If schools interview in batches (pre-October), pre-December, pre- February, etc do they follow a "limit" of how many students they can accept in each one?

What if one particular group (say the early one) have a much better pool of applicants than the later one? It wouldn't really be fair for some qualified students in the early pool to be WL or rejected in favor of lesser quality students who were good relative to their batch due to a quota?

Does this occur in the medical school acceptance process?
 
Depends on the school.
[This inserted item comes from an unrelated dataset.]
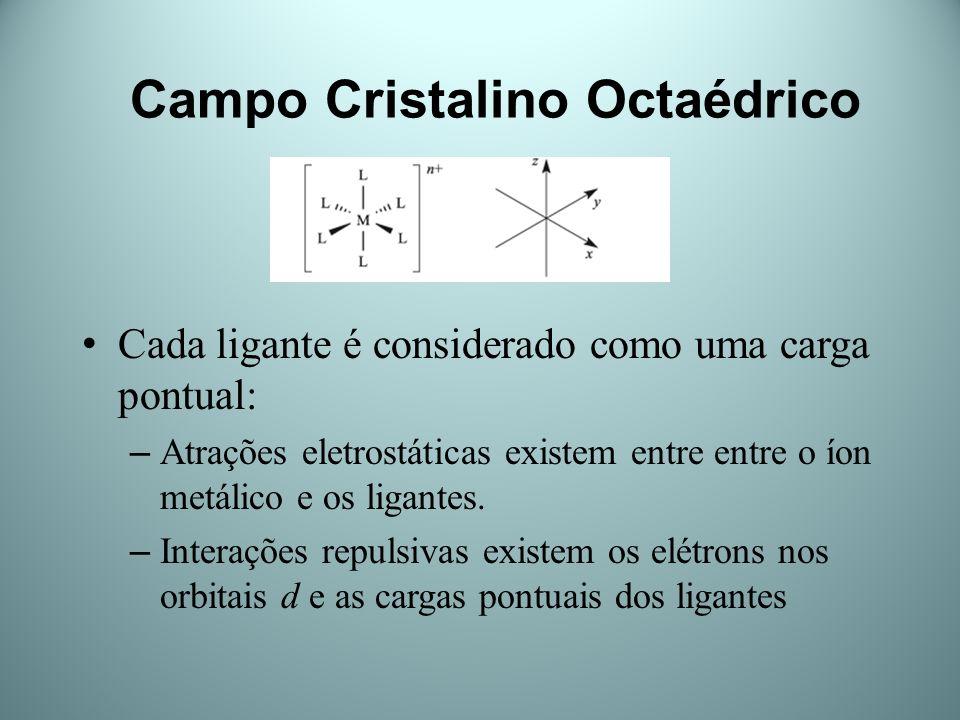 Os orbitais d z2 e d x2-y2 apontam diretamente para os ligantes: – Maior repulsão é sentida – Estes orbitais passam a apresentar uma energia maior que os orbitais d yz, d xy, and d xz Campo Cristalino Octaédrico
Semi rolling occurs when decisions are released in batches based on who interviewed when so you can see 1/3 accepted, 1/3 declined, and a 1/3 waitlisted (typically). Schools can have as many batches as they please. Some (Yale, Harvard) will not release any decisions until March. Others release as they go.
I dont think things are quota'ed as much in the beginning for a whole cohort, but once you get into Jan/Feb, things may get a little more strict.
 
Depends on the school. Semi rolling occurs when decisions are released in batches based on who interviewed when so you can see 1/3 accepted, 1/3 declined, and a 1/3 waitlisted (typically). Schools can have as many batches as they please. Some (Yale, Harvard) will not release any decisions until March. Others release as they go.
I dont think things are quota'ed as much in the beginning for a whole cohort, but once you get into Jan/Feb, things may get a little more strict.

Another strategy is to admit the best and hope to nab some of them (everyone wants them) and tell the rest that a decision has not yet been made. Then at the end of the season, you see how the mushy middle has sorted itself out. So if you know you will admit 40% of all who are interviewed, you make offers to up to 20% of each interview and delay the rest of the decisions until after you've seen everyone who is going to be interviewed. If less than 20% of the pool in a given time frame is "tip top" then you might admit fewer knowing that you'll have those offers available later.